The coastal highway stretched before them like a ribbon of black silk, the Pacific crashing against the cliffs to their left, the mountains rising dark against the star-scattered sky to their right. Henry had been driving for three hours, ever since they’d left the wedding reception in Monterey, and his new wife—his second wife, forty years his junior, a fact that still made him uncomfortable in certain company—had fallen silent in the passenger seat.
But Eleanor wasn’t sleeping. Henry knew this because he could feel her watching him, could sense the shift in her energy as they left the last town behind and entered the stretch of highway where the streetlights disappeared and the darkness closed in.
“Pull over,” she said, her voice low, almost a purr.
“We’re in the middle of nowhere. There’s nothing for miles.” “Exactly.” Henry glanced at her, then back at the road. In the dashboard light, he could see that she’d changed out of her wedding dress into something simpler—a sundress that rode up her thighs as she shifted in her seat. “Eleanor—” “Don’t say my name like that. Like you’re scolding me. I’m not your daughter. I’m your wife.” She reached out and touched his thigh, her fingers warm through his trousers. “And I want my husband.” Henry’s hands tightened on the wheel. At seventy, he’d thought this part of his life was behind him. His first wife had died five years ago, and in the years since, he’d convinced himself that desire was a young man’s game, that his new marriage to Eleanor—sixty, vital, insistent—was about companionship, about not dying alone, about having someone to share breakfast with.
But Eleanor had other ideas.
Her hand moved higher.
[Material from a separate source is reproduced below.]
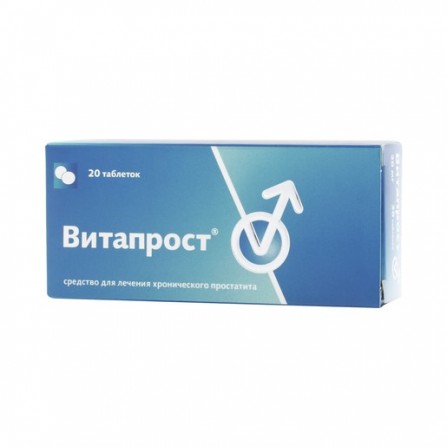 Buy Vitaprost tablets are coated with a shell of intestines. 20mg N20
Henry kept his eyes on the road, the yellow lines blurring in his peripheral vision as Eleanor’s fingers found him, traced him through the fabric of his pants.
“Watch the road,” she whispered, and then she spread her legs.
Henry risked a glance—couldn’t help himself—and what he saw made him grip the wheel so hard his knuckles whitened. Eleanor had pulled her sundress up, had spread her legs wide in the passenger seat, had revealed herself to him in the moving darkness of the car.
“Eleanor—” “Watch the road, Henry. That’s what I said. Watch the road.” Her hand continued its work, stroking him through his pants, while her other hand moved between her own legs, touching herself with the confidence of a woman who knew exactly what she wanted. “Keep driving. Don’t stop. Don’t pull over. Just drive.” Henry drove. Through the darkness, through the winding coastal curves, through the terror and exhilaration of trying to keep a car on the road while his wife performed a private show in the seat beside him. Eleanor’s breathing changed, became faster, more ragged. She was close, Henry realized—close to finishing herself while he watched from the corner of his eye, close to coming in the passenger seat of a moving car on a highway in the middle of nowhere.
“Pull over now,” she gasped, and Henry did, the tires crunching on gravel as he found a turnout overlooking the ocean.
They didn’t make it out of the car.
When an older woman spreads her legs in a moving car and tells you to watch the road, she’s not being reckless. She’s being alive. She’s reminding you that danger and desire aren’t just for the young, that there’s something uniquely intoxicating about wanting someone so badly you can’t wait for a bed, for privacy, for the right moment.
Sometimes the right moment is the wrong moment. Sometimes the risk is the point.